The Pitch Machine
In the story on suspension design that was published in AutoSpeed today, I said:
One standard model of car that I often see has a clear pitch problem: once you recognise its behaviour, you can see these cars porpoising along on all sorts of road surfaces! (No wonder I felt ill when I rode in the back of one.)
For those of you who live in Australia, that car is the current VE Commodore.
When you are driving in a lane adjacent to a VE Commodore, and especially when you can see it from the rear three-quarters perspective, carefully watch its body behaviour.
What you will see is dramatic pitching over bumps.
Rather than the car as a whole moving up and downwards on its suspension as the bump is met and absorbed, the back rises and falls, and the front rises and falls – and when the back is up, the front is down, and when the back is down, the front is up!

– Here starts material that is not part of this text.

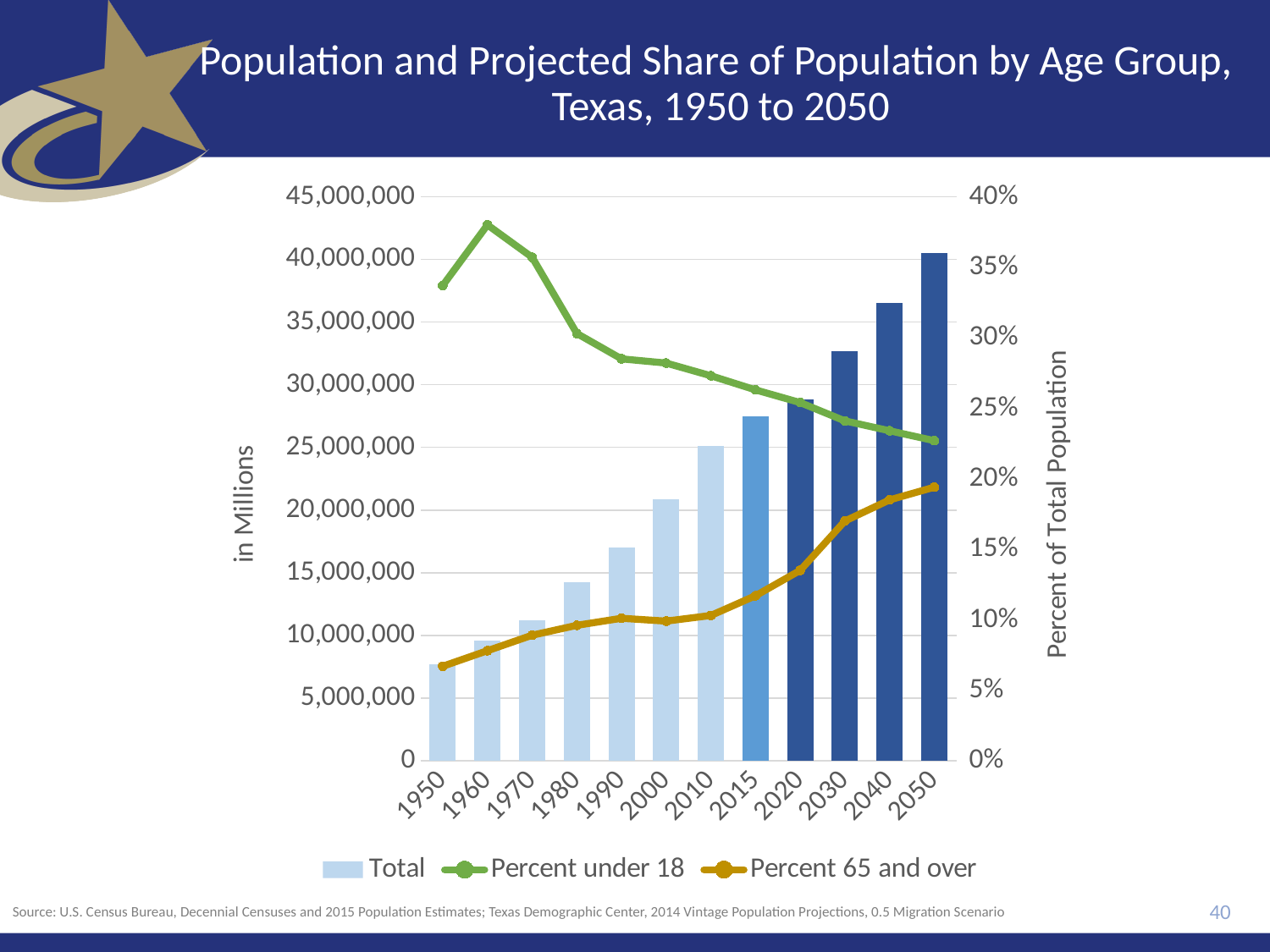
Is the Total population value for 2050 greater or less than 35,000,000? greater How many series does the legend list? 3 How many years are shown along the x axis? 12 What kind of chart is shown on the slide? A combination bar and line chart In which year does the Percent under 18 line reach its highest point? 1960 Is the Total population value for 1950 greater or less than 10,000,000? less Is the Percent 65 and over value for 1950 greater or less than 10%? less Which year has the highest Total population bar? 2050 Which year has the lowest Total population bar? 1950 Does the Percent 65 and over line rise or fall from 1950 to 2050? rise In 1950, which is larger: Percent under 18 or Percent 65 and over? Percent under 18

It is fascinating watching a VE pitch, and then watch another car pass over just the same bump and barely pitch at all.
I reckon that Holden suspension designers have completely forgotten this aspect of suspension design – if of course they even knew of it in the first place.

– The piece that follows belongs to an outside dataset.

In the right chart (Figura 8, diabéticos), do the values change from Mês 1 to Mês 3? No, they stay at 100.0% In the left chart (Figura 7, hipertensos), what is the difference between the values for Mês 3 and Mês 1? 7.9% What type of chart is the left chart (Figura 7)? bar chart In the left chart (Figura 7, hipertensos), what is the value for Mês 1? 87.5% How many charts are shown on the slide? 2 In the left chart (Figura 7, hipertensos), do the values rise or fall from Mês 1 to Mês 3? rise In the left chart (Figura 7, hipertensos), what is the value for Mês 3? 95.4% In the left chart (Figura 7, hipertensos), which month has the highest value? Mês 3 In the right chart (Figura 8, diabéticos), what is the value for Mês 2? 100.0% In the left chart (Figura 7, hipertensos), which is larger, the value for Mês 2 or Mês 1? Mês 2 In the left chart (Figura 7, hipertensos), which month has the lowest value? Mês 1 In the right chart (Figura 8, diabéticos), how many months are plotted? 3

Julian Edgar, 50, has been writing about car modification and automotive technology for nearly 25 years. He has owned cars with two, three, four, five, six and eight cylinders; single turbo, twin turbo, supercharged, diesel and hybrid electric drivelines. He lists his transport interests as turbocharging, aerodynamics, suspension design and human-powered vehicles.

on February 29th, 2012 at 7:57 pm
I have also noticed the same thing, the rear end pitches up and down ridiculously in base model VEs (FE2 sprung units aren’t much better).